Last Friday, several of our graduating creative writing graduate student tutors took part in a reading to celebrate the completion of their creative projects. We will miss them and their talents!

(Back row: Zach & Robert, Front row: Megan, Andrew, Billi, & Courtney)

Writers of Ball State

Writer at Ball State: Amory


Writing isn’t always poems or research. Amory, an English graduate student and Teaching Assistant, feels that ethnography and authethnographies require both creative and analytical skills. She says, “I have found that actually being good at creative nonfiction, which still applies narrative elements like plot and characterization, really comes in handy for ethnography. For characterization, if you’re talking about your participants or have to do interviews, that comes in handy because you are trying to paint a picture of a person… I’d like to incorporate more creative writing or elements of narrative into my first year composition so they can start seeing that connection…how close observation, attention to detail, being able to communicate to an audience, can be applied to any field they go into.”

Writers of Ball State

Writer at Ball State: Imari


Technology has made finding research so much easier, but can this be a bad thing? Imari, a PreMed student, has some worries:

“I think students should learn about [technology and plagiarism] because […] technology can take away from the learning experience. It might be harder for [younger generations] to do things on their own.”

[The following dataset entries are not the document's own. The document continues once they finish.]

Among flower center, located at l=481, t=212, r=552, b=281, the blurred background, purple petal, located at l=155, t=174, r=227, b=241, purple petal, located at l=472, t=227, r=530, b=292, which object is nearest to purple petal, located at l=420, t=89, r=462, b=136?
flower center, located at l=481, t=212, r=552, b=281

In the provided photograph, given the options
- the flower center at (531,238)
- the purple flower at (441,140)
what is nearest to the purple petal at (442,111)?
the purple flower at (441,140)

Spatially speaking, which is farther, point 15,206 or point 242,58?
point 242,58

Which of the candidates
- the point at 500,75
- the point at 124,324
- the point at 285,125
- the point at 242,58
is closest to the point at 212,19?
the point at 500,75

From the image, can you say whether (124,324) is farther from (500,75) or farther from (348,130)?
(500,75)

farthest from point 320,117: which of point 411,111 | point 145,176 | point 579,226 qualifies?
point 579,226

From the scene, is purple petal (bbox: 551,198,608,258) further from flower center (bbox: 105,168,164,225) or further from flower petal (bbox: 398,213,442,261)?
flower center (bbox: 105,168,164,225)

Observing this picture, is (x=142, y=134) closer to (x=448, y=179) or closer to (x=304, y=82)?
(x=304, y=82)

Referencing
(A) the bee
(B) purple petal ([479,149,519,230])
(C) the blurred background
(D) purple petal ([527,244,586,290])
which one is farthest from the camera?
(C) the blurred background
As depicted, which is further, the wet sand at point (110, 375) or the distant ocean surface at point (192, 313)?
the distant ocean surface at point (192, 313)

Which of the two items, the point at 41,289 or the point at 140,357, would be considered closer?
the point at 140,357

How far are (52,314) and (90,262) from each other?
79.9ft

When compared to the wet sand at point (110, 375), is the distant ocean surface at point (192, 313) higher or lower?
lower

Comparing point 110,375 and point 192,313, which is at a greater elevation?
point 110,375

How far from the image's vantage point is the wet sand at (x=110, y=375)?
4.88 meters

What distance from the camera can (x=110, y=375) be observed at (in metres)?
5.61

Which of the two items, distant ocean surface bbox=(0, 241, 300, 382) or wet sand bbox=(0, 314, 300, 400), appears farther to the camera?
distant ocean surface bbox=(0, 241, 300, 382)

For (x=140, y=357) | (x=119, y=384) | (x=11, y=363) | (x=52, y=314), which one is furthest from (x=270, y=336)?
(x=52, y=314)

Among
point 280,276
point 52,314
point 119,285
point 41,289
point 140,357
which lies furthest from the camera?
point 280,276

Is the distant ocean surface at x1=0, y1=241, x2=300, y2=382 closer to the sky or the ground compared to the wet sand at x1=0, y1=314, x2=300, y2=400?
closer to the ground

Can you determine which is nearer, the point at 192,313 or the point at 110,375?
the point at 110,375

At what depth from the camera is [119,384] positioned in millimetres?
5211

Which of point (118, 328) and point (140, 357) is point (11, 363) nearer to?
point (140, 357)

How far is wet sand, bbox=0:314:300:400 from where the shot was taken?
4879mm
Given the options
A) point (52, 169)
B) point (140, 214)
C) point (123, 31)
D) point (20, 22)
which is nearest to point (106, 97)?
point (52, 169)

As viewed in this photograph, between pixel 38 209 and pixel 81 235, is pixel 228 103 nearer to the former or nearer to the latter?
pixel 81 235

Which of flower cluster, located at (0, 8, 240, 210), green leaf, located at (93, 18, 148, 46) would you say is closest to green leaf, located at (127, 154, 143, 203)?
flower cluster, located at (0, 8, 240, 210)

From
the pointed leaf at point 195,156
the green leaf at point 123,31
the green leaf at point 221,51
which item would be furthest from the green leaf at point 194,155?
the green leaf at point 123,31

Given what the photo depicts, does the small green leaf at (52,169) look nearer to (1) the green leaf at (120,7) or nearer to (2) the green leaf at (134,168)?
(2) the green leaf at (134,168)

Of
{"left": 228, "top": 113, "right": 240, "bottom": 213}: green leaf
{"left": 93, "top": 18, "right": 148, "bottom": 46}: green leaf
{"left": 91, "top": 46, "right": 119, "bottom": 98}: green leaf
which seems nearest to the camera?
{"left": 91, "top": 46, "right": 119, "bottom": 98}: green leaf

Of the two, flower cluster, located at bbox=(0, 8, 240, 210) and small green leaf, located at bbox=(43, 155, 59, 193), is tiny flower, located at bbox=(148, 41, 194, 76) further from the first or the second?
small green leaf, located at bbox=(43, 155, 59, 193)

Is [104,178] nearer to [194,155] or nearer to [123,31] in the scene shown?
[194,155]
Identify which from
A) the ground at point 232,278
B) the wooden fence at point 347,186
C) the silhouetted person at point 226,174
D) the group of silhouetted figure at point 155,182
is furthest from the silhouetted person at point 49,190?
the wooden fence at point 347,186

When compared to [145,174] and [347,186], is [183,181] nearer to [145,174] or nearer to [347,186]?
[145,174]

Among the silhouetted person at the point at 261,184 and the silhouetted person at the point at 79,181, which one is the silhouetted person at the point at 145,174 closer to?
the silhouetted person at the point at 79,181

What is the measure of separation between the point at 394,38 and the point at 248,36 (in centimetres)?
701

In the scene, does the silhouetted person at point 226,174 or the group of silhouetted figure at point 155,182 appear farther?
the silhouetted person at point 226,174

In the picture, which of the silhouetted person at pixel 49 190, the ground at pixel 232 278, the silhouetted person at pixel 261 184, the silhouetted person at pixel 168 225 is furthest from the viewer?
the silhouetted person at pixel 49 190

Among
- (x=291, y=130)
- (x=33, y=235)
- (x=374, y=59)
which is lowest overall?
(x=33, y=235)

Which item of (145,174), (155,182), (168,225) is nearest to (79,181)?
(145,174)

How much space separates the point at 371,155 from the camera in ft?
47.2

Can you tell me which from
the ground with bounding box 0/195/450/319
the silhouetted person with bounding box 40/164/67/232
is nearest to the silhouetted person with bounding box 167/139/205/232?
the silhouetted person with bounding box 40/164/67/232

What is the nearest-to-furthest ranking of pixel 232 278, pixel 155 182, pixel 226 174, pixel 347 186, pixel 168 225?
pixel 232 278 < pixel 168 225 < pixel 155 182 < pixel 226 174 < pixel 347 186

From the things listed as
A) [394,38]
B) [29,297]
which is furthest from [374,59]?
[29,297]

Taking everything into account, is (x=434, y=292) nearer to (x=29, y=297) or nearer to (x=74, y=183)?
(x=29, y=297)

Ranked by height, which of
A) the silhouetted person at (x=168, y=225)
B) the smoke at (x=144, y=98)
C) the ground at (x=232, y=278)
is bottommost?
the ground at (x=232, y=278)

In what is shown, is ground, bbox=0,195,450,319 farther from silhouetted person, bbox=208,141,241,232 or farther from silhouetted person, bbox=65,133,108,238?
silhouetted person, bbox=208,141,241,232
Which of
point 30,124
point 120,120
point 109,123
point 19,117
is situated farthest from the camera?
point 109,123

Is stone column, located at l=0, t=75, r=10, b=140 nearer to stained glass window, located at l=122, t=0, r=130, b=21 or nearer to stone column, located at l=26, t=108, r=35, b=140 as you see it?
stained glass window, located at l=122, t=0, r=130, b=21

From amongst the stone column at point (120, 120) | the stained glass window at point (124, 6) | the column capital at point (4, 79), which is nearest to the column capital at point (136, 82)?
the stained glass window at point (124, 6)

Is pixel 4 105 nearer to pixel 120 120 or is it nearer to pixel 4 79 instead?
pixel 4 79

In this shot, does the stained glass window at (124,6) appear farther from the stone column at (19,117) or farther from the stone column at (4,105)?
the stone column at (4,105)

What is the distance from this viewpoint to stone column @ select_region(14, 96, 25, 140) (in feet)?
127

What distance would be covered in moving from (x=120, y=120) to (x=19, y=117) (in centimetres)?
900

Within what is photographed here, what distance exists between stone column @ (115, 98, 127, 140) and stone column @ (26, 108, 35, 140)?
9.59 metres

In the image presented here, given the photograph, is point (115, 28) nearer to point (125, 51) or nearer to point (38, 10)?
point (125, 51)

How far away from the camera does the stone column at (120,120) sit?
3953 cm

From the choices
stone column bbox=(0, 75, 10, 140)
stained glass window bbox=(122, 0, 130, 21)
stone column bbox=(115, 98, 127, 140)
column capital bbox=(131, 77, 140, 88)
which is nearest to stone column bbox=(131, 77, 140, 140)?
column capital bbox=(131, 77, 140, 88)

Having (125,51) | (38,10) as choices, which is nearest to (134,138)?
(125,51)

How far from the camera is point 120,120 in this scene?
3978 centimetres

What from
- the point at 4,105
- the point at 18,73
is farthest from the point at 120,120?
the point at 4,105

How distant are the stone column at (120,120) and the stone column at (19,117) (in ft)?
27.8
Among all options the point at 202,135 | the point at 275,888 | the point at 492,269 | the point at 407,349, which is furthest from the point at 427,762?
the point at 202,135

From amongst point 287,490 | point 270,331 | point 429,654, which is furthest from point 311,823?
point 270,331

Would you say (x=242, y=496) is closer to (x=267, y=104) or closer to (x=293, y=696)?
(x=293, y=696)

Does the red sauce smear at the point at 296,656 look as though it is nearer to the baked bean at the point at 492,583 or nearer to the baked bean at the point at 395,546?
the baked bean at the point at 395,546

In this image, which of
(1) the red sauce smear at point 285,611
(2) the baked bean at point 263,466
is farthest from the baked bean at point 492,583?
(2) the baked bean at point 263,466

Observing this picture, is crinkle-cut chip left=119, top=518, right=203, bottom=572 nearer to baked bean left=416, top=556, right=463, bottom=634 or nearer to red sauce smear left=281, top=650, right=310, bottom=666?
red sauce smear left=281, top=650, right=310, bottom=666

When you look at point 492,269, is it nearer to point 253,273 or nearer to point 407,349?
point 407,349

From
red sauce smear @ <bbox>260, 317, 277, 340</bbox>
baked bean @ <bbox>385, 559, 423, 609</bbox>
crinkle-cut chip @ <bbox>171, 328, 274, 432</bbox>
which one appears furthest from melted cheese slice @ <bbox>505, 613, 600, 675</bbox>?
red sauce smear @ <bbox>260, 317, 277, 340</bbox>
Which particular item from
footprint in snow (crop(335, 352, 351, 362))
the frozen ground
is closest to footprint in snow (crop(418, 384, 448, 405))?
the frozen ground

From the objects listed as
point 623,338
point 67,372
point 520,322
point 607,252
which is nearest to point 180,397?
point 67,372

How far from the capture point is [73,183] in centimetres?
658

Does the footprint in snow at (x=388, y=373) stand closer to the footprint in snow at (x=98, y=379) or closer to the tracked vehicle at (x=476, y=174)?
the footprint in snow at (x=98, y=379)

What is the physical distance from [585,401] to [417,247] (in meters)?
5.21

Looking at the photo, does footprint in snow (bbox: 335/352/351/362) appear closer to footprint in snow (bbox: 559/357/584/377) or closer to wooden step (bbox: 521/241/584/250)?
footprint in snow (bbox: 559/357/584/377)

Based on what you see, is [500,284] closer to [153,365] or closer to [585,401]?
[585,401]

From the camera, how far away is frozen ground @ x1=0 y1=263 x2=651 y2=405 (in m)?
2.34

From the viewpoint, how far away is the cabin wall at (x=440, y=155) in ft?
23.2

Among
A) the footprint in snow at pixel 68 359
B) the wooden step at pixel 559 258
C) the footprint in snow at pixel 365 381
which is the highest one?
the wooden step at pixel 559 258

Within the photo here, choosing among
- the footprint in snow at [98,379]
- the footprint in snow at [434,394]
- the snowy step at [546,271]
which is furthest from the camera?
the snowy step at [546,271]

Her advice is to not copy a whole source straight from the Internet because “now it is so much easier [for professors] to compare it to other essays.” #CiteYourSources #bsuwrites

Writers of Ball State

Writer at Ball State: Anthony

If you could write your essay in tweets or emojis, would you do it? Anthony, an English studies graduate student and teaching assistant says,

“I think the evolution of language is a good thing… My students are afraid to [use more relaxed/colloquial language]. They come to college assuming they have to write in a certain way. In a way, that’s true. For most disciplines, they require a set standard English. It baffles [my students] when they find out when I’m not for that and they discover that I encourage new ways to approach language.”